Goal of the exercise: Below are the records. Retype exactly the lines between the lines holding "body_size: 420" and "30.4l-5.28 3h-14.24l-5.28-3V4.2l5.28-3h14.25l5.28 3zM111.7", inclusive.

»»

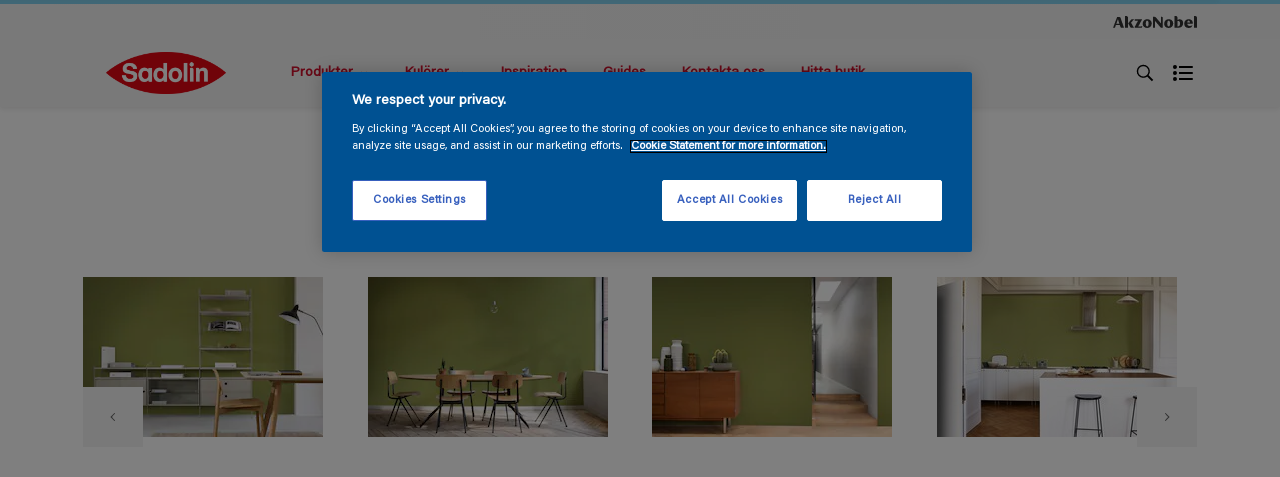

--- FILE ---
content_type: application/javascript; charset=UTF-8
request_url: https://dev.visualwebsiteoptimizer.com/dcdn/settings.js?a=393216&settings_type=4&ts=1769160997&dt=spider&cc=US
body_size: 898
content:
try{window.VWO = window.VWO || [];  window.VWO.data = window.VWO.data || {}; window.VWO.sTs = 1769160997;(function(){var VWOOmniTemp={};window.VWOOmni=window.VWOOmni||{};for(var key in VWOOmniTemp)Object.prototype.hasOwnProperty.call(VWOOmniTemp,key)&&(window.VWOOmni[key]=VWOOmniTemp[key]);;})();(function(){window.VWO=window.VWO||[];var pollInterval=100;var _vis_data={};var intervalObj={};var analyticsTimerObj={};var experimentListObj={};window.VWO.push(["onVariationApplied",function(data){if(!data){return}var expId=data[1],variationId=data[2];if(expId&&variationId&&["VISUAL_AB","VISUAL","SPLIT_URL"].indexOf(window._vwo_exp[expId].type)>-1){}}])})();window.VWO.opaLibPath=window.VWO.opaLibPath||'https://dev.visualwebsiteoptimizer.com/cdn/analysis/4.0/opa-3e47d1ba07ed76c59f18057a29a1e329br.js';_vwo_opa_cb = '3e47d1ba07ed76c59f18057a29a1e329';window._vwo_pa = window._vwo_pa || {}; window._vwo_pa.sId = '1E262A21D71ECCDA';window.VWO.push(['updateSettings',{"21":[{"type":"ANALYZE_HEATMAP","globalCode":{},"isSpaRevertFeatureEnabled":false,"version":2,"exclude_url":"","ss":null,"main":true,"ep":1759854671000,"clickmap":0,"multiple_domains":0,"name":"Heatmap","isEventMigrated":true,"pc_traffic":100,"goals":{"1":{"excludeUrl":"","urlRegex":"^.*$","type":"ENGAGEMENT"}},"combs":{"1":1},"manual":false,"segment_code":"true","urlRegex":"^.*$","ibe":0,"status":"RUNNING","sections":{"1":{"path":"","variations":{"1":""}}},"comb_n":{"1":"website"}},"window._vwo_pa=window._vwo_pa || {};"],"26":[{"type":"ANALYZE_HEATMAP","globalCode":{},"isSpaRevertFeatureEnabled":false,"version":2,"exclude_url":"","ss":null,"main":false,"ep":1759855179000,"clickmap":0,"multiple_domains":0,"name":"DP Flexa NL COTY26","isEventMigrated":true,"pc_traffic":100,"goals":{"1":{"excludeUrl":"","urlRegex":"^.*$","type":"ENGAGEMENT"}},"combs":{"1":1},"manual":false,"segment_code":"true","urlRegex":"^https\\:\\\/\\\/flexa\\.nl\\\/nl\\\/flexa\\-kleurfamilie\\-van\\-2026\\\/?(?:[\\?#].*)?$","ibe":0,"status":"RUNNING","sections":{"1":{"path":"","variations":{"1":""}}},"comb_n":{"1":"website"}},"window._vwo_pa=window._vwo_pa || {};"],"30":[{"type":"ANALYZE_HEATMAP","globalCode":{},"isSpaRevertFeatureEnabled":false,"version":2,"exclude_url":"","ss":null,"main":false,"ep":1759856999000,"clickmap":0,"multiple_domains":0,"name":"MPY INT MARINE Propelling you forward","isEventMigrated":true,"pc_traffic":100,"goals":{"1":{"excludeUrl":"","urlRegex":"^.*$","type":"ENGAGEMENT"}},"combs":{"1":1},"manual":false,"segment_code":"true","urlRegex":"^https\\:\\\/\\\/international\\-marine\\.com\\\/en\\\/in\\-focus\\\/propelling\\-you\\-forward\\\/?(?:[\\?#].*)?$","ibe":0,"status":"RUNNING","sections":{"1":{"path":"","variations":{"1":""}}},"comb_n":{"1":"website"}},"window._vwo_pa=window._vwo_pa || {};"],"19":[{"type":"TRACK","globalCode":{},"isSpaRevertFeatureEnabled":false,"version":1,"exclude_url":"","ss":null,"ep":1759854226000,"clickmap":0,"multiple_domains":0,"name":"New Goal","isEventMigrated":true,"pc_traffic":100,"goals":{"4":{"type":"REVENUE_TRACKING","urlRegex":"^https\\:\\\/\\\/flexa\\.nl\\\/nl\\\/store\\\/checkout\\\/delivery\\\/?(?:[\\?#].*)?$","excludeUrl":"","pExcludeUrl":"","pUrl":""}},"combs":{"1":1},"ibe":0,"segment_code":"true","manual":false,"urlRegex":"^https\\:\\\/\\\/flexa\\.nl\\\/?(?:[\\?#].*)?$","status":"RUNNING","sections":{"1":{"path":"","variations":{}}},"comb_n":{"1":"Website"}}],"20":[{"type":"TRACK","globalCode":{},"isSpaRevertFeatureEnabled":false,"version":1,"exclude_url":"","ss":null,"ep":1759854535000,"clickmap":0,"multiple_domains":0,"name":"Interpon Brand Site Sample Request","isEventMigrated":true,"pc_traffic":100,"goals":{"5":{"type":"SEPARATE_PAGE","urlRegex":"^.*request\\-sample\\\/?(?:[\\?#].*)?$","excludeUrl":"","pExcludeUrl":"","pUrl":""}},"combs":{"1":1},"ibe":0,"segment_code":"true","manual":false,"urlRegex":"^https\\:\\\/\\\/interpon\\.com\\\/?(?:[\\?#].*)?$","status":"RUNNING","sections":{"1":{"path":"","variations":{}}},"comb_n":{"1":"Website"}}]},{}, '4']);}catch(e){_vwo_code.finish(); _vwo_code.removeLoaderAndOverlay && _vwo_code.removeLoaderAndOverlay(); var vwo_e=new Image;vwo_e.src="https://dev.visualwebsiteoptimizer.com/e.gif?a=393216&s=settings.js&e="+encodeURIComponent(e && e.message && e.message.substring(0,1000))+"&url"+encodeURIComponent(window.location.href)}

««
»»

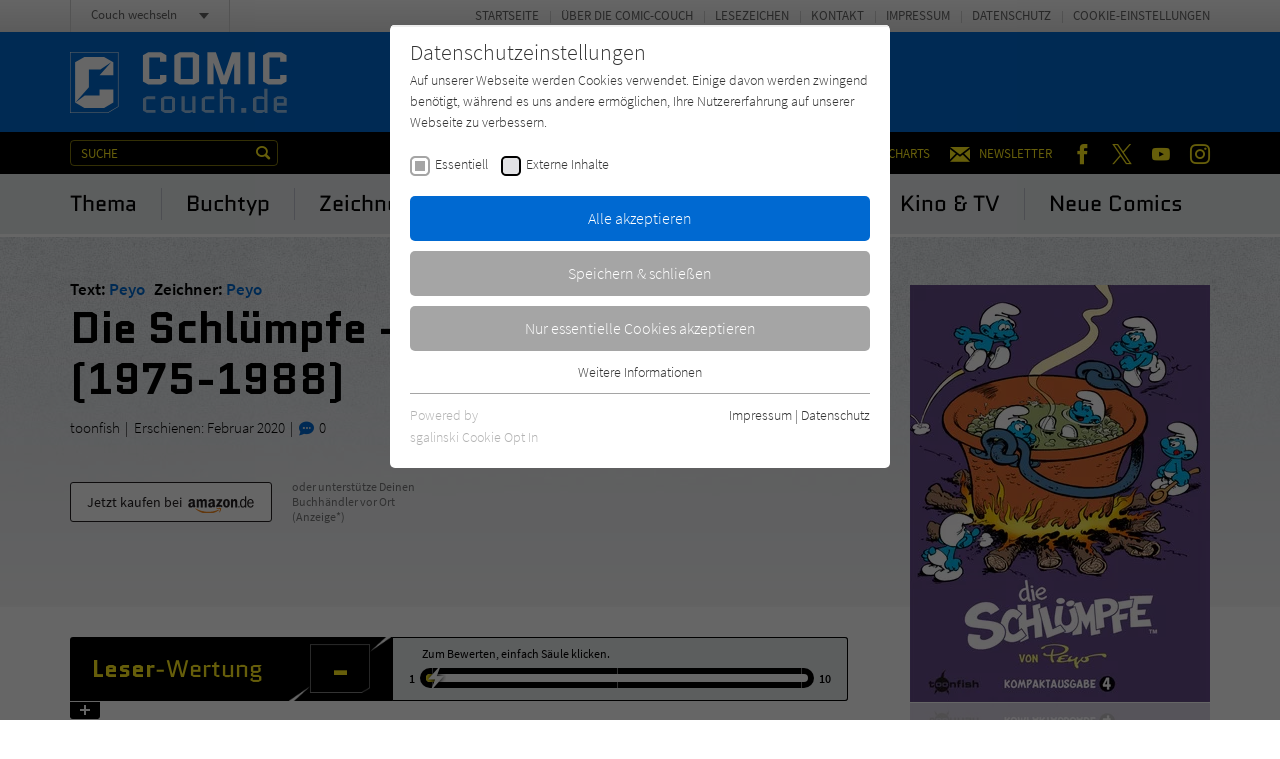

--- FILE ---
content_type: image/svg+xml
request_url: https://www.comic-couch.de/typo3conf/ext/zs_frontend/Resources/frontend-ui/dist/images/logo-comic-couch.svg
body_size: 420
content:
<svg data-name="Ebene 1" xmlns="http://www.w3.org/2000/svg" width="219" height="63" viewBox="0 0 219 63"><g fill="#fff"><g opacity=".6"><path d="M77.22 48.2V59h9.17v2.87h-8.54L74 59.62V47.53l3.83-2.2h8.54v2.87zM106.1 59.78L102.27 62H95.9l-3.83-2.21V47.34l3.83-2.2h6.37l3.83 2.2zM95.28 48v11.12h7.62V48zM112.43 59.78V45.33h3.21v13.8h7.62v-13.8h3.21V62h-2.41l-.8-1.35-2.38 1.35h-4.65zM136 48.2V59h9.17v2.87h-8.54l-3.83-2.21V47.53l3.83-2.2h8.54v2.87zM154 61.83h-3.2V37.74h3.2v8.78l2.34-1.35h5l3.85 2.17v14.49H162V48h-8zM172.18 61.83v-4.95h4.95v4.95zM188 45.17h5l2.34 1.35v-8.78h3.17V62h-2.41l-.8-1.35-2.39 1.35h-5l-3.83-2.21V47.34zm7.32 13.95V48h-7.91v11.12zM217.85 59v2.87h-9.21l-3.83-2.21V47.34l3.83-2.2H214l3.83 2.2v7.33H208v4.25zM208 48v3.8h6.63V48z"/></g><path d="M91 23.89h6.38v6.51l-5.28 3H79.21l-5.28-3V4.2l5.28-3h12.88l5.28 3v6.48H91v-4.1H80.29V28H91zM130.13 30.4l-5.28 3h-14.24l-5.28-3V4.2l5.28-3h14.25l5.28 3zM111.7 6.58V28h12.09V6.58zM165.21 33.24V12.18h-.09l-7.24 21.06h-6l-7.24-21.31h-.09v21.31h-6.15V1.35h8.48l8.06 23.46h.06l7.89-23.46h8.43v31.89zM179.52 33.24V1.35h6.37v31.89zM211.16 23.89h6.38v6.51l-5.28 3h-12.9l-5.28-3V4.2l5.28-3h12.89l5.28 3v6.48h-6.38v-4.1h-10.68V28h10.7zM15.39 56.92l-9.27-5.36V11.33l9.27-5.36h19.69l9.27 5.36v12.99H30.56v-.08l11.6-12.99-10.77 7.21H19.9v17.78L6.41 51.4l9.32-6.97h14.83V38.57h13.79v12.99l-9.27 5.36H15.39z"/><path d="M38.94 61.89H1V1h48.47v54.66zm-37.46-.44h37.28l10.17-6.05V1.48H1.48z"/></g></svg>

««

Exercise output:
body_size: 420
content:
<svg data-name="Ebene 1" xmlns="http://www.w3.org/2000/svg" width="219" height="63" viewBox="0 0 219 63"><g fill="#fff"><g opacity=".6"><path d="M77.22 48.2V59h9.17v2.87h-8.54L74 59.62V47.53l3.83-2.2h8.54v2.87zM106.1 59.78L102.27 62H95.9l-3.83-2.21V47.34l3.83-2.2h6.37l3.83 2.2zM95.28 48v11.12h7.62V48zM112.43 59.78V45.33h3.21v13.8h7.62v-13.8h3.21V62h-2.41l-.8-1.35-2.38 1.35h-4.65zM136 48.2V59h9.17v2.87h-8.54l-3.83-2.21V47.53l3.83-2.2h8.54v2.87zM154 61.83h-3.2V37.74h3.2v8.78l2.34-1.35h5l3.85 2.17v14.49H162V48h-8zM172.18 61.83v-4.95h4.95v4.95zM188 45.17h5l2.34 1.35v-8.78h3.17V62h-2.41l-.8-1.35-2.39 1.35h-5l-3.83-2.21V47.34zm7.32 13.95V48h-7.91v11.12zM217.85 59v2.87h-9.21l-3.83-2.21V47.34l3.83-2.2H214l3.83 2.2v7.33H208v4.25zM208 48v3.8h6.63V48z"/></g><path d="M91 23.89h6.38v6.51l-5.28 3H79.21l-5.28-3V4.2l5.28-3h12.88l5.28 3v6.48H91v-4.1H80.29V28H91zM130.13 30.4l-5.28 3h-14.24l-5.28-3V4.2l5.28-3h14.25l5.28 3zM111.7 6.58V28h12.09V6.58zM165.21 33.24V12.18h-.09l-7.24 21.06h-6l-7.24-21.31h-.09v21.31h-6.15V1.35h8.48l8.06 23.46h.06l7.89-23.46h8.43v31.89zM179.52 33.24V1.35h6.37v31.89zM211.16 23.89h6.38v6.51l-5.28 3h-12.9l-5.28-3V4.2l5.28-3h12.89l5.28 3v6.48h-6.38v-4.1h-10.68V28h10.7zM15.39 56.92l-9.27-5.36V11.33l9.27-5.36h19.69l9.27 5.36v12.99H30.56v-.08l11.6-12.99-10.77 7.21H19.9v17.78L6.41 51.4l9.32-6.97h14.83V38.57h13.79v12.99l-9.27 5.36H15.39z"/><path d="M38.94 61.89H1V1h48.47v54.66zm-37.46-.44h37.28l10.17-6.05V1.48H1.48z"/></g></svg>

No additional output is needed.